Q & A on FAMISHED: THE FARM
At the book signing, I answered a few questions I’d fielded from others in the past …
How long did FAMISHED: THE FARM take to write?
Since it started as a web serial, I spent three years on the very first draft – but that was only around 2000 words a month. I took my time for most of those sprints, though deadlines caught up to me more than once.
When Jennifer Brozek at Apocalypse Ink Productions asked me to turn the three years of Vorare into a novel, I took another six months to gather that material, weed through it, and collate it into a rough draft. After that it went to my alpha readers for a month, and for a month after that I was in editing / rewriting mode.
Apocalypse Ink took it in hand then, for a first read which resulted in another month’s edits* , followed by a second read for technical mistakes and a final proof by the editor herself. So all told, realistically – call it four years, with three years slow going and a quick one years’ of edits.
* – (my time, not theirs. AIP has always had a very swift turnaround to requests.)
You seem nice. Normal. Where did you get this idea?
As I’ve mentioned over at BookLife Now, horror isn’t always my genre. The request for Vorare was for a dark piece, though; and that set me to thinking about what frightened me the most. What had I seen, or read, that really disturbed me?

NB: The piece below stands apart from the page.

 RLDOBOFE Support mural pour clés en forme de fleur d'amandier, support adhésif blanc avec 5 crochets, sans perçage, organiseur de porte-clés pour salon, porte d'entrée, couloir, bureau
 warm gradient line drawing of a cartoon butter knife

I was in grade school when my father took me into his library, pointed to a row of yellowing paperbacks that were placed within easy reach, and warned me: “These books here? They’re pretty scary. Stay away from them until you’re older.” Then he walked out and didn’t look back.

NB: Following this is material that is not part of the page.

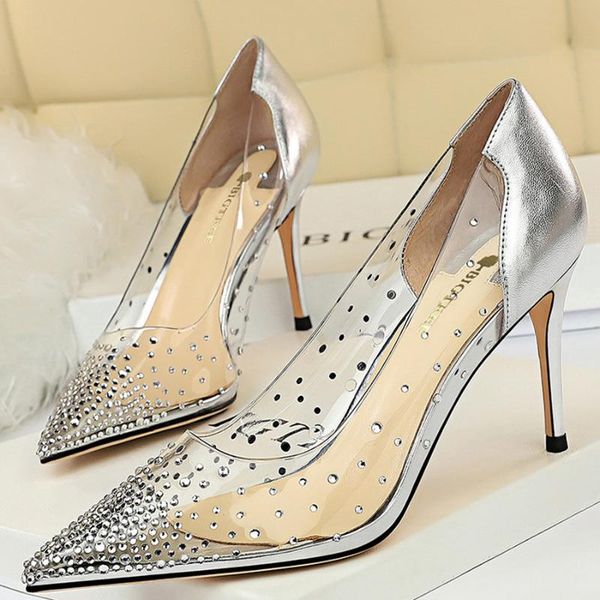 

dress shoes transparent woman pumps women heels 2021 stiletto wedding basic pump ladies 8.5 cm, Black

I had a flashlight and a book in bed with me that night, and I read The Picture in the House **. The full text is available at HP Lovecraft.com for those who are interested, but dad was right – it was nightmare fuel. The slow, easy start made it easy for me to get lured in, and by the time the old man reveals his cravings, I was shaking in the sheets.
That story kicked off the core idea for FAMISHED: THE FARM, and my other fears took it from there.
** – I’m not claiming I understood all the words Lovecraft enjoys at that age, mind. Precocious, yes; freak genius, no.
Have you lost any friends over this book?
Not that they’ve told me! I do have some thoughts on those people who support the work vs. those who relish it, but that’s a post for another day.